*WHAT YOU WILL DO:* Produce an exact copy of all the data below, dropping every image.

*DATASET CONTENT:*

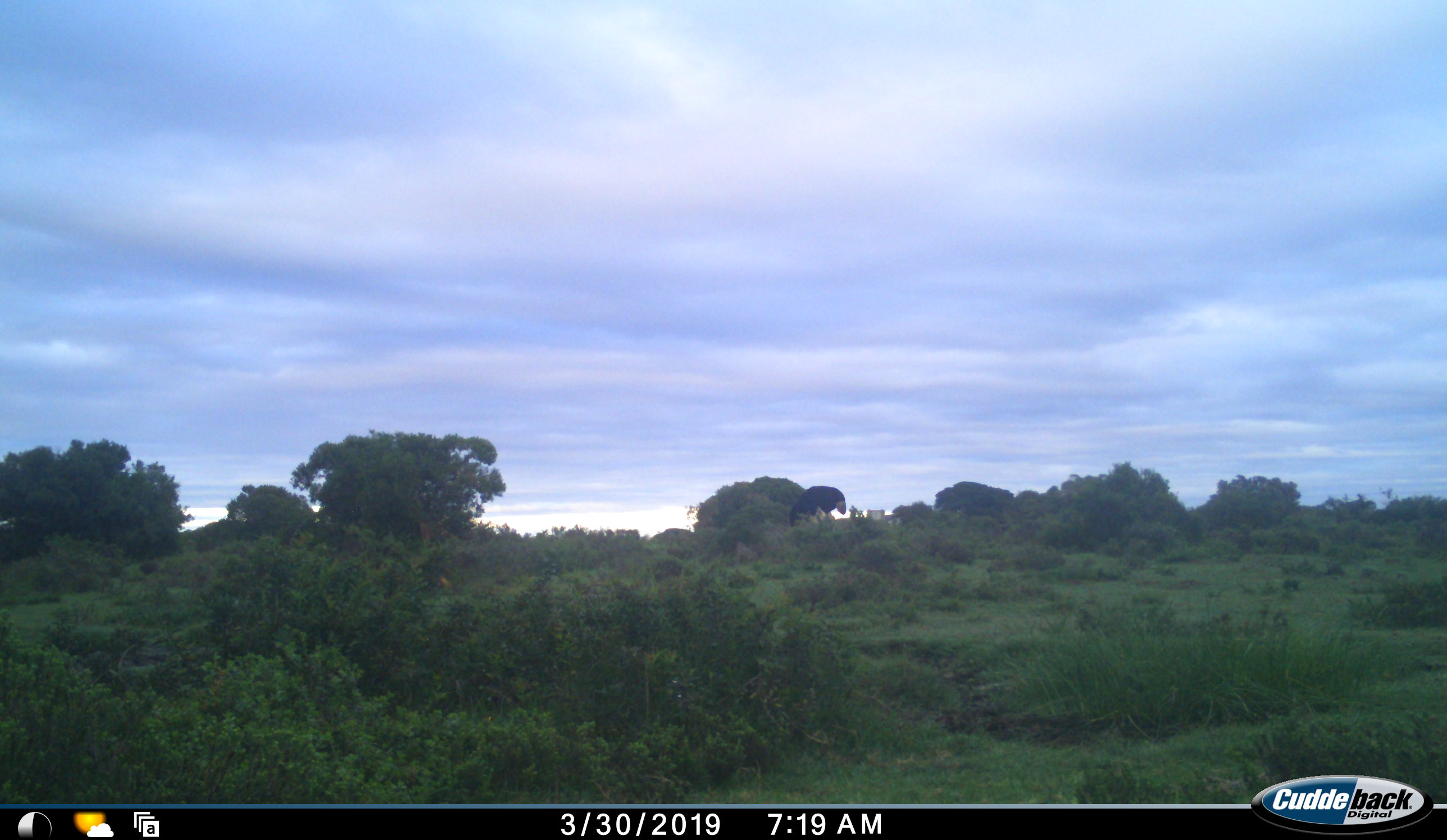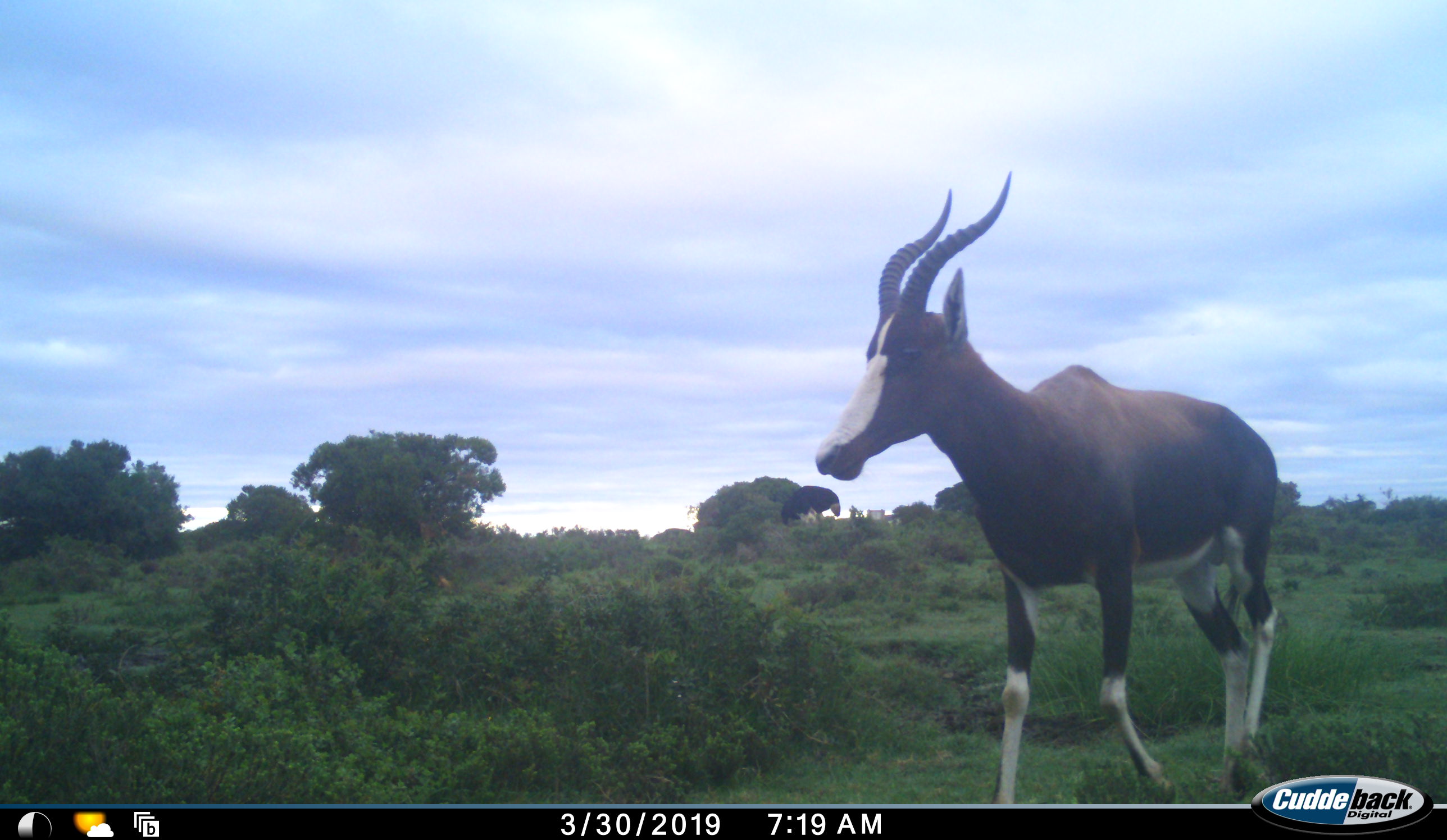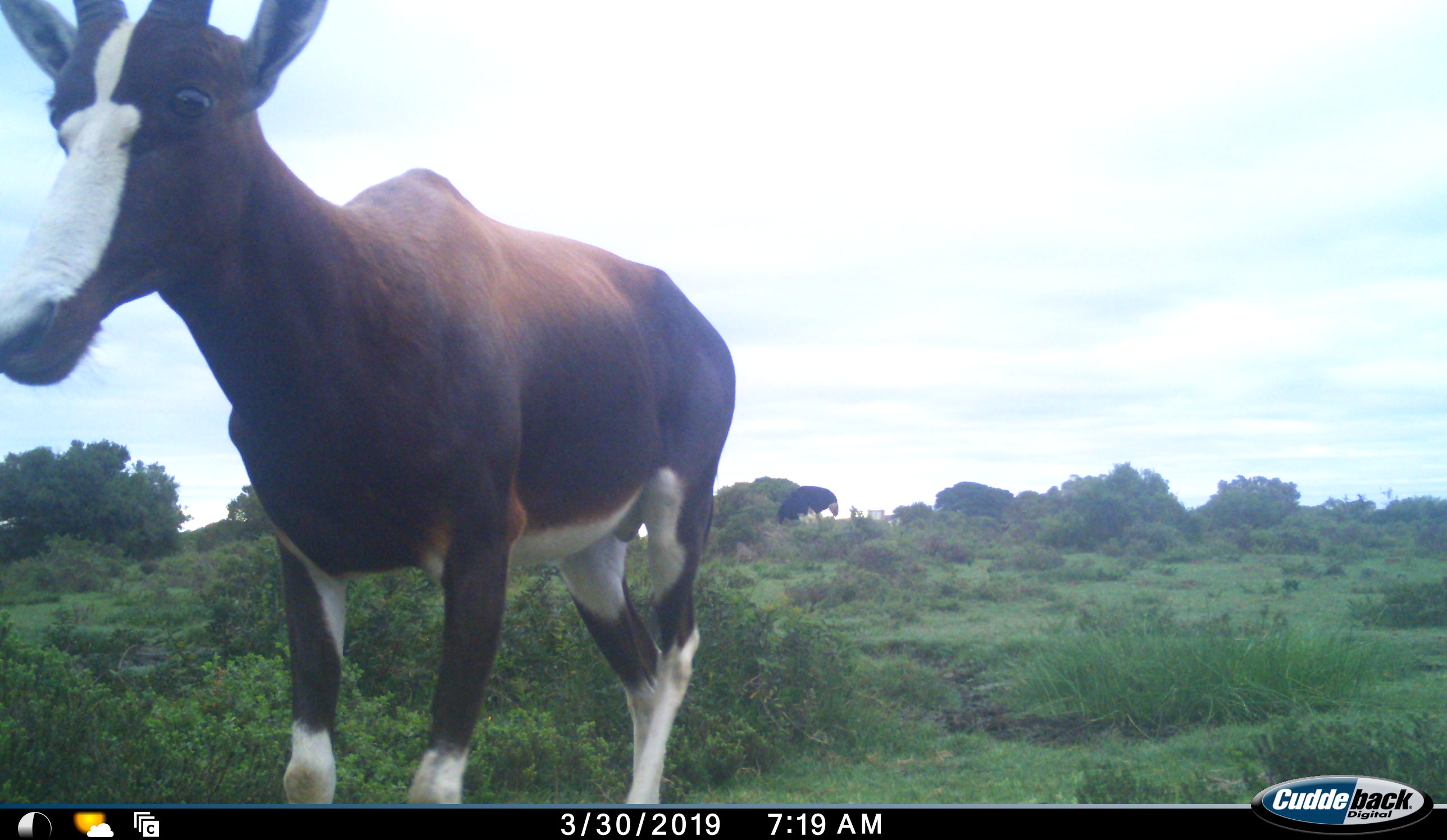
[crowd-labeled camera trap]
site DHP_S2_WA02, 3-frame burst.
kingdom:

*COMPLETED TASK:*
[crowd-labeled camera trap]
site DHP_S2_WA02, 3-frame burst.
kingdom:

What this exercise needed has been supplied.